The Lost Tribes – who and where are they?



The “Lost Tribes” must be extremely important in the overall plan for MMC. They may even be the most important part of the plan.

It appears that Senior House Officers (SHO’s) are normally the ones regarded as the “Lost Tribe”

However, a second group presently known as Non-Consultant Career Grades (NCCG) are the most lost of all. They certainly should be included in the Lost Tribes. It is not very clear who they are, how many there are, and where they are working – see extracts below from DOH documents relating to Modernising Medical Careers (MMC).


” Who are included in the Non-Consultant Career Grades?

5. Even the definition of NCCGs is vague. By NCCGs we mean those doctors in hospital and community medicine and hospital dentists who are neither formally recognised trainees nor consultants. Generally speaking, we mean Staff Grades and Associate Specialists (acknowledging also that the term Staff and Associate Specialist grades (SAS) is increasingly being used synonymously with the term NCCG), Senior Community Medical Officers and Community Medical Officers and their many equivalents working on local NHS Trust contracts. Full-time Clinical Assistants and the remaining Hospital Practitioners ought to be included. A number of other groups fall into this category, not least so-called trust doctors working at SpR or SHO level and clinical fellows.

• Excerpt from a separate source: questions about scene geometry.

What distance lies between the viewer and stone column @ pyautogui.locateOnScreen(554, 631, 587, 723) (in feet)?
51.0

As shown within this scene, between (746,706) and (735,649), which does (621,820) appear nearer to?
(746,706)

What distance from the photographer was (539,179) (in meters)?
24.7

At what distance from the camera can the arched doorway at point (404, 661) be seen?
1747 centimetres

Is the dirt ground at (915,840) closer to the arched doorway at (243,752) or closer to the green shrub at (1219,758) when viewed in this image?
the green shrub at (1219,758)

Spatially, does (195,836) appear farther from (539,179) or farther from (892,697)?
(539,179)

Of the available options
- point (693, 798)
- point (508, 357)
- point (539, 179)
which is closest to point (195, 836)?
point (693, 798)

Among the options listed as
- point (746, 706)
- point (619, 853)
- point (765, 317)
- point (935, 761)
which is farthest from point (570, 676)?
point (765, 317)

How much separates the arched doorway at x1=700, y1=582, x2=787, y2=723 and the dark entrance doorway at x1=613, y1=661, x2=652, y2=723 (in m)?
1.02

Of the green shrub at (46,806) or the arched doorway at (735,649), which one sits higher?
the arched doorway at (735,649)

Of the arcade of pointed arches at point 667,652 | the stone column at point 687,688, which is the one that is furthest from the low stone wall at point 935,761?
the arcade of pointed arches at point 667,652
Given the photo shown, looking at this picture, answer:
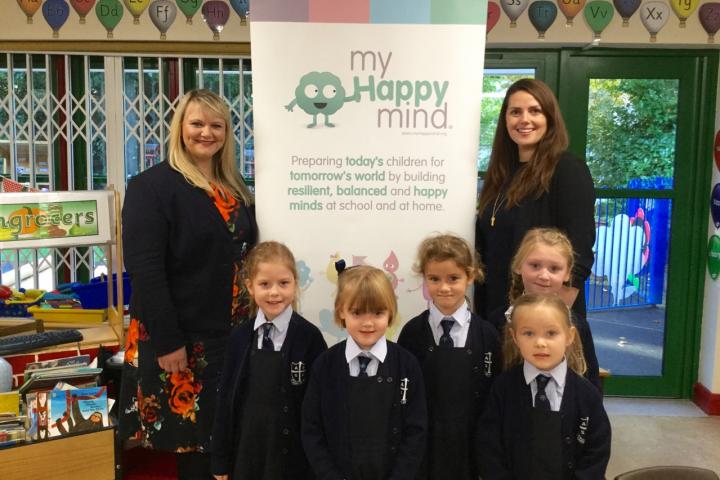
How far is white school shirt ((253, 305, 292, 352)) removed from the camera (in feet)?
5.64

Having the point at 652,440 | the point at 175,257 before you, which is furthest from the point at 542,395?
the point at 652,440

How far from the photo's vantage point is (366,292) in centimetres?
159

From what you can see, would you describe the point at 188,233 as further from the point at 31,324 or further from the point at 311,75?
the point at 31,324

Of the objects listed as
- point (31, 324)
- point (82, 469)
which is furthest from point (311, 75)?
point (31, 324)

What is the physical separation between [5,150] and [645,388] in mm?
4185

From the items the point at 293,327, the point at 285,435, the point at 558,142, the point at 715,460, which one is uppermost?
the point at 558,142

6. The general principles set out below apply to all these doctors and the move to modernise medical careers through an overarching initiative will touch all of them. Dentally qualified NCCGs have a somewhat different regulatory framework to doctors but, as far as possible, the same principles should apply to them so in this paper the term doctor generally also includes dentists. The solutions we develop ought to be flexible enough to apply to doctors and dentists working in a great variety of settings.

” How many are there?

7. Producing an accurate picture of the non-consultant career grade population – including those employed on local contracts – is not straightforward and depends on interpreted data. The published data show around 12,500 doctors (headcount) in this category, 6,500 recorded as associate specialists or staff grades and the rest as hospital practitioners or clinical assistants. Some clinical assistants are working full time as hospital doctors in which case this report applies to them. Other clinical assistants will be General Practitioners undertaking sessional work for NHS Trusts. This report does not apply to them and we do not intend to affect the current arrangements which apply in such cases.

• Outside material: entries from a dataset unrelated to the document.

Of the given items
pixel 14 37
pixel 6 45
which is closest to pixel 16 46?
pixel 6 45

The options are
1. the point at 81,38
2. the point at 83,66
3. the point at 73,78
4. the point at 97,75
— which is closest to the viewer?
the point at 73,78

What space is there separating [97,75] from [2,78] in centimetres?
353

The Witch Doctor understood that the clinical assistant contract should not exceed 5 half days per week. ie they should not be full-time posts. Whose error? In any case, are part -time clinical assistants who are not GPs to be excluded? Not clear.

8. Separate analysis shows that there are around 5,000 doctors on local contracts, for whom the equivalent national grade is unclear. Whilst many of these will be included in the above figure, a significant number are working at the equivalent of SHO or SpR level and it is very probable that some are misrecorded as SHOs or SpRs as these may be the nearest equivalent grades.

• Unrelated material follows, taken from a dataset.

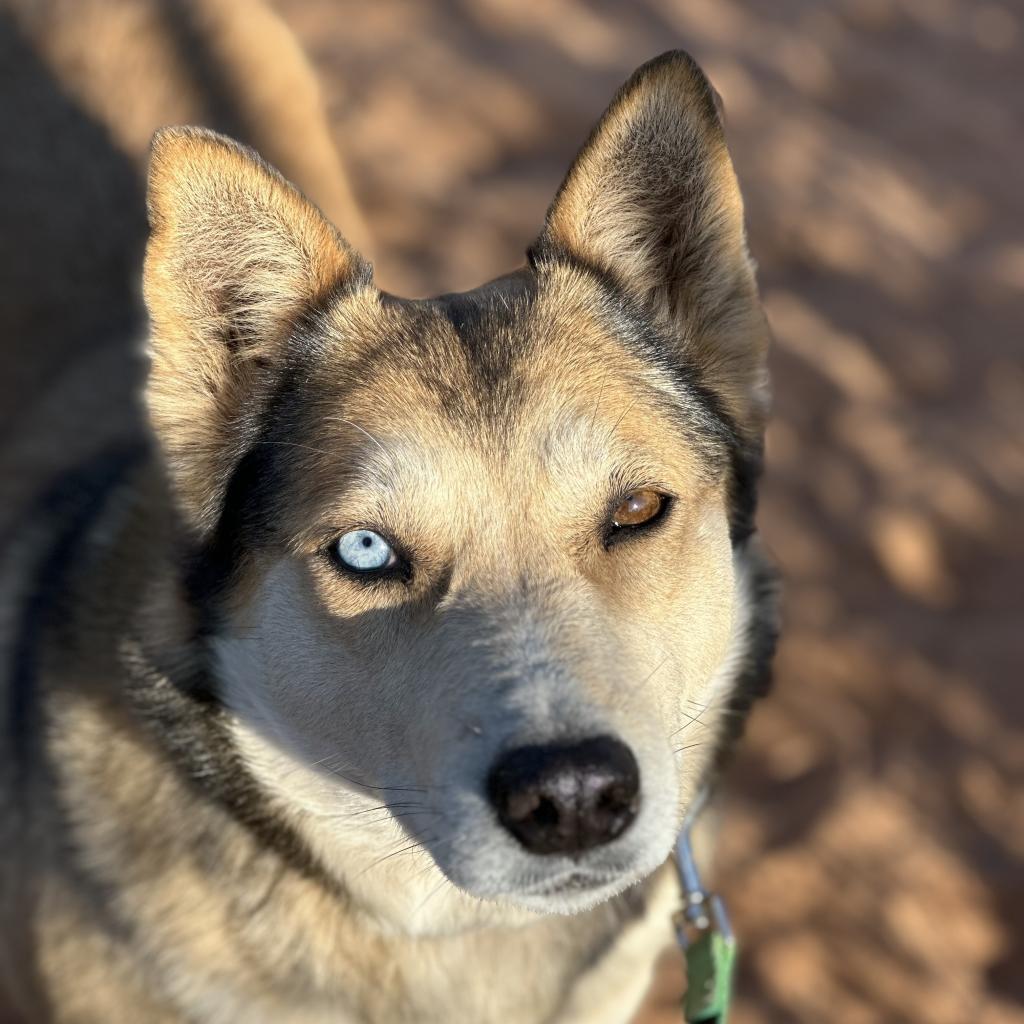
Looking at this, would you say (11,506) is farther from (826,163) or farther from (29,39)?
(826,163)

9. Of the 12,500 figure, 35% are women and 52% qualified outside the UK. If we restrict the analysis to associate specialists and staff grades, around 71% qualified outside the UK. This suggests that about the same proportion of NCCGs are women as the general population of doctors but that the percentage of overseas qualified doctors is higher than usual. And to these figures we need to add a significant number of dentists.


“Recommendation 13: Further scoping work is required to determine the
size and makeup of the current NCCG workforce.

296 respondents commented on this recommendation with the following results:
162 strongly agreed
126 agreed
6 agreed with reservations
1 disagreed
1 strongly disagreed

Key messages
There was overwhelming support for this recommendation and the following
issues were raised:

• Many respondents were rather surprised that this vital information is not already collected anywhere.

• It was universally agreed that this would be a very onerous and complex task as it is often difficult, even at local level, to accurately identify NCCGs.”

So, the Deaneries have a lot of work ahead of them to identify these lost tribes before they can welcome them to the fold. Medical workforce planners will also need to get a handle on this.